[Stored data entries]
########

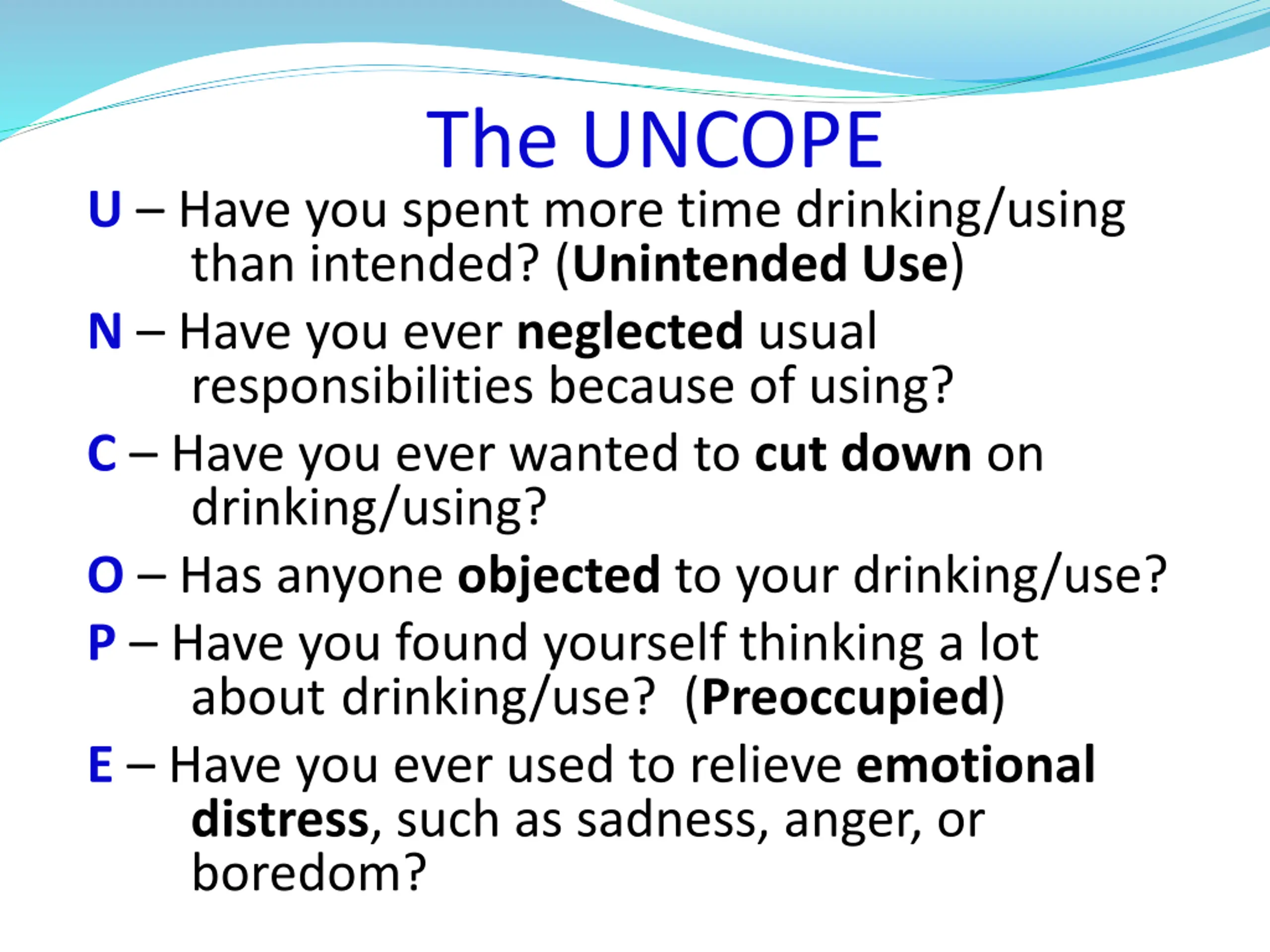 The UNCOPE

U – Have you spent more time drinking/using than intended? (Unintended Use)

N – Have you ever neglected usual responsibilities because of using?

C – Have you ever wanted to cut down on drinking/using?

O – Has anyone objected to your drinking/use?

P – Have you found yourself thinking a lot about drinking/use? (Preoccupied)

E – Have you ever used to relieve emotional distress, such as sadness, anger, or boredom?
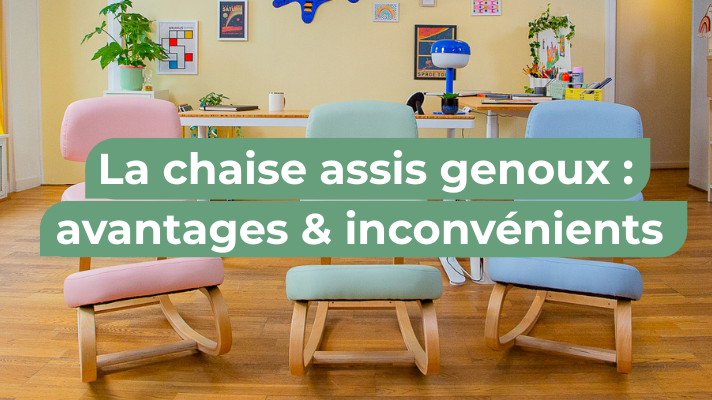 La chaise assis genoux : avantages & inconvénients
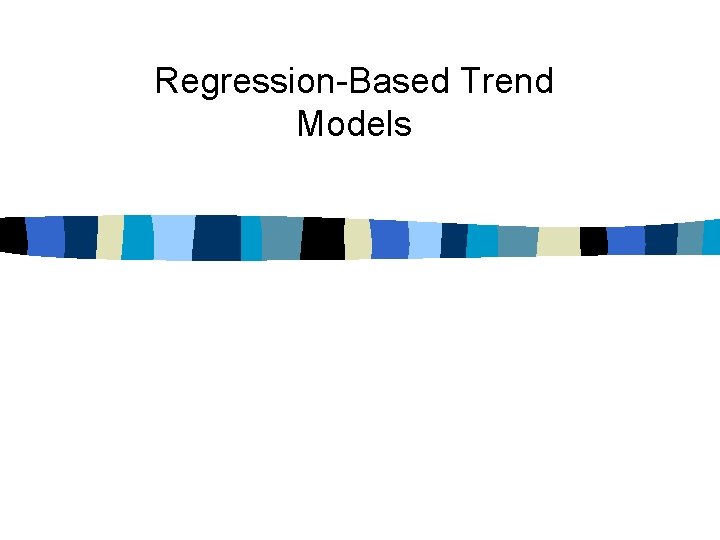 Regression-Based Trend Models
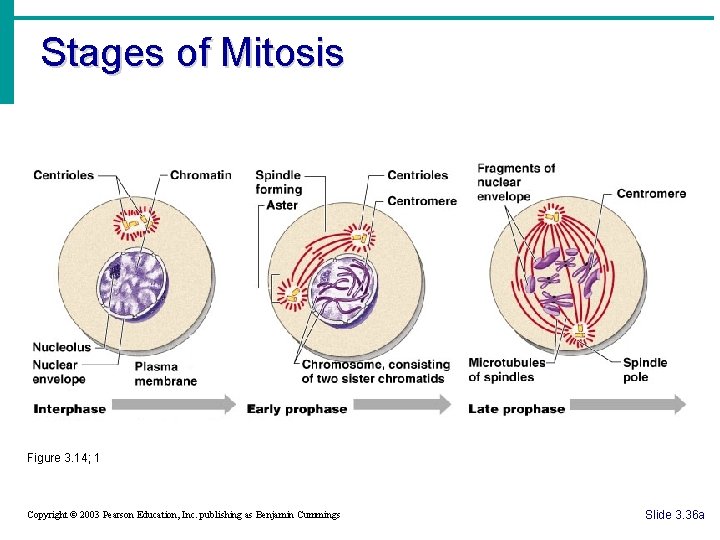 Stages of Mitosis

Centrioles

Chromatin

Nucleolus

Nuclear envelope

Plasma membrane

Interphase

Spindle forming

Aster

Centrioles

Centromere

Chromosome, consisting of two sister chromatids

Early prophase

Fragments of nuclear envelope

Centromere

Microtubules of spindles

Spindle pole

Late prophase

Figure 3.14; 1

Copyright © 2003 Pearson Education, Inc. publishing as Benjamin Cummings

Slide 3.36a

########

Exercise details:
All of the entries above should be duplicated exactly, except for the pictures.

Response to this exercise:
 The UNCOPE

U – Have you spent more time drinking/using than intended? (Unintended Use)

N – Have you ever neglected usual responsibilities because of using?

C – Have you ever wanted to cut down on drinking/using?

O – Has anyone objected to your drinking/use?

P – Have you found yourself thinking a lot about drinking/use? (Preoccupied)

E – Have you ever used to relieve emotional distress, such as sadness, anger, or boredom?
 La chaise assis genoux : avantages & inconvénients
 Regression-Based Trend Models
 Stages of Mitosis

Centrioles

Chromatin

Nucleolus

Nuclear envelope

Plasma membrane

Interphase

Spindle forming

Aster

Centrioles

Centromere

Chromosome, consisting of two sister chromatids

Early prophase

Fragments of nuclear envelope

Centromere

Microtubules of spindles

Spindle pole

Late prophase

Figure 3.14; 1

Copyright © 2003 Pearson Education, Inc. publishing as Benjamin Cummings

Slide 3.36a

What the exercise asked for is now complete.